WORK ITEM - Search the records for the string "html", and show each line where it appears.

INFORMATION PROVIDED -
=== Begin Enclosure ===

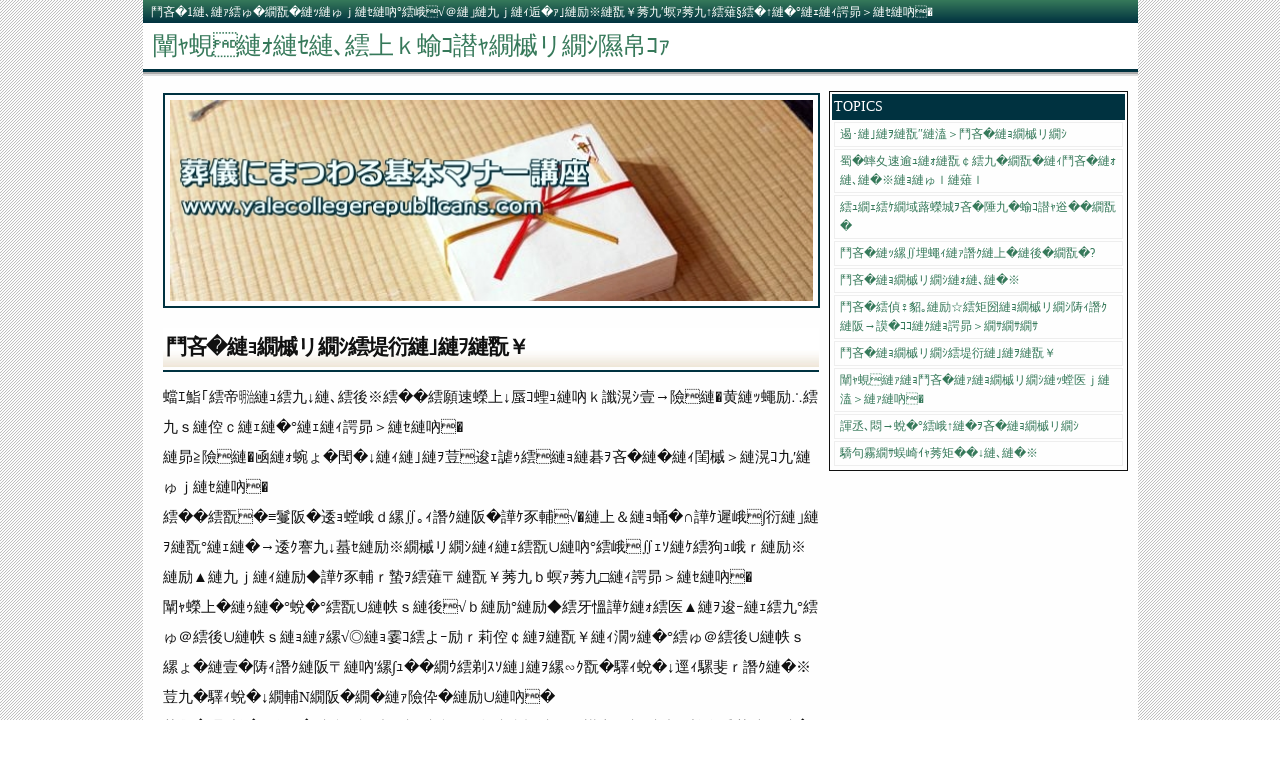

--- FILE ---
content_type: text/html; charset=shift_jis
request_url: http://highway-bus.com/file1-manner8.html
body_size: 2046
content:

=== End Enclosure ===

SOLVED EXERCISE -
content_type: text/html; charset=shift_jis
request_url: http://highway-bus.com/file1-manner8.html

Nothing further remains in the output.